I think the problem is that data() returns a reference to ArrayView<'a>, and although ArrayView<'a> itself holds a reference to a slice valid for 'a, you’re borrowing the data from a BiasedSignalView; it, however, gets destroyed at function end.

One way to fix this is to make data take self, rather than &self, and consume (detach) the buffer from the view.


Thank you for the summary of the problem, vitalyd.

However, data() does not return a reference to ArrayView<'a> it simply returns an ArrayView<'a> as do all other view-based methods. None of them returns a reference which is why the Rust compiler is getting confused since the real lifetime annotation is stuck within the ArrayView type representation and the same counts for the ArrayView wrapper types.

Following your tip to provide methods taking self instead of &self or &mut self I have successfully implemented a simple into_data() respective to former data() which was quite simple. However, this did not work out (yet) for other functions, such as unbias() (which is substantially important for me) since it does an internal transformation of its ArrayView as can be seen here. The code is currently commented out since I replaced it with a very horrible hack for as long as this issue is not solved.

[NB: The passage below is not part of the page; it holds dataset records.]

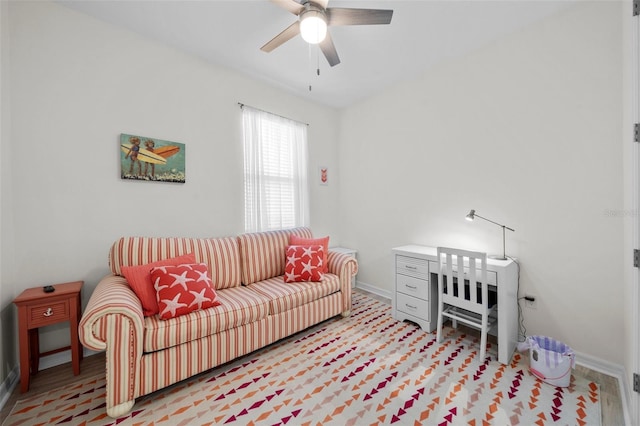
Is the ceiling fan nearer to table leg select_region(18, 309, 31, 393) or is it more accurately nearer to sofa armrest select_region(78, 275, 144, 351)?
sofa armrest select_region(78, 275, 144, 351)

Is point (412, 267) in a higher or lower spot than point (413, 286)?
higher

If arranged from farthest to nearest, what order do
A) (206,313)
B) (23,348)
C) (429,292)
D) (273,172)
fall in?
1. (273,172)
2. (429,292)
3. (206,313)
4. (23,348)

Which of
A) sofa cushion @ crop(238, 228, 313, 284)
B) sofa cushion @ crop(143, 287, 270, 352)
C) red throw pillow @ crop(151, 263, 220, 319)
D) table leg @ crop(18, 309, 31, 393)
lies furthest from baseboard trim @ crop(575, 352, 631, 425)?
table leg @ crop(18, 309, 31, 393)

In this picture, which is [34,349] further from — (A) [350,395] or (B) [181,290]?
(A) [350,395]

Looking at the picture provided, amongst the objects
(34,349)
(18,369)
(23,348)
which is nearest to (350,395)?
(23,348)

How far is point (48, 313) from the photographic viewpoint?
181 centimetres

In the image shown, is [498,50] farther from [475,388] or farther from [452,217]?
[475,388]

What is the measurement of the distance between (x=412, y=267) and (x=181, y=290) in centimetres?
214

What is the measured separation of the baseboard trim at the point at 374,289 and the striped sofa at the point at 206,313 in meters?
0.91

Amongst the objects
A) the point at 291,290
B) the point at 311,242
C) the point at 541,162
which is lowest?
the point at 291,290

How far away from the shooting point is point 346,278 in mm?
2865

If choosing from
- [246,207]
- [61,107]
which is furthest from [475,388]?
[61,107]

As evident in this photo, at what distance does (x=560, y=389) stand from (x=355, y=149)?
3299 millimetres

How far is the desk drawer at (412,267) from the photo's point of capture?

I did some refactoring of my code base following your tip with self argument and so-called into_X methods. This approach, although not solving my initial lifetime problem and being more “ugly” since it requires some boilerplate code and boilerplate API, worked for my current problems.



Sorry, I didn’t elaborate properly (I’m on mobile still, so may not elaborate as much as is helpful - let me know and I’ll come back to it again :slight_smile: ).

The compiler thinks you’re borrowing because of how input lifetimes are associated with output lifetimes. When you call data(&self) on the BiasedSignalView<'a>, the 'a and the elided lifetime of the &self borrow are unrelated. Spelled out without elision it’s fn data<'_elided>(&'_elided self) -> ArrayView<'_elided, f32>. If you want to return something with the lifetime of the value itself, you need to specify that in the return type of the method. Otherwise the compiler associates the value with '_elided and that’s shorter than 'a here.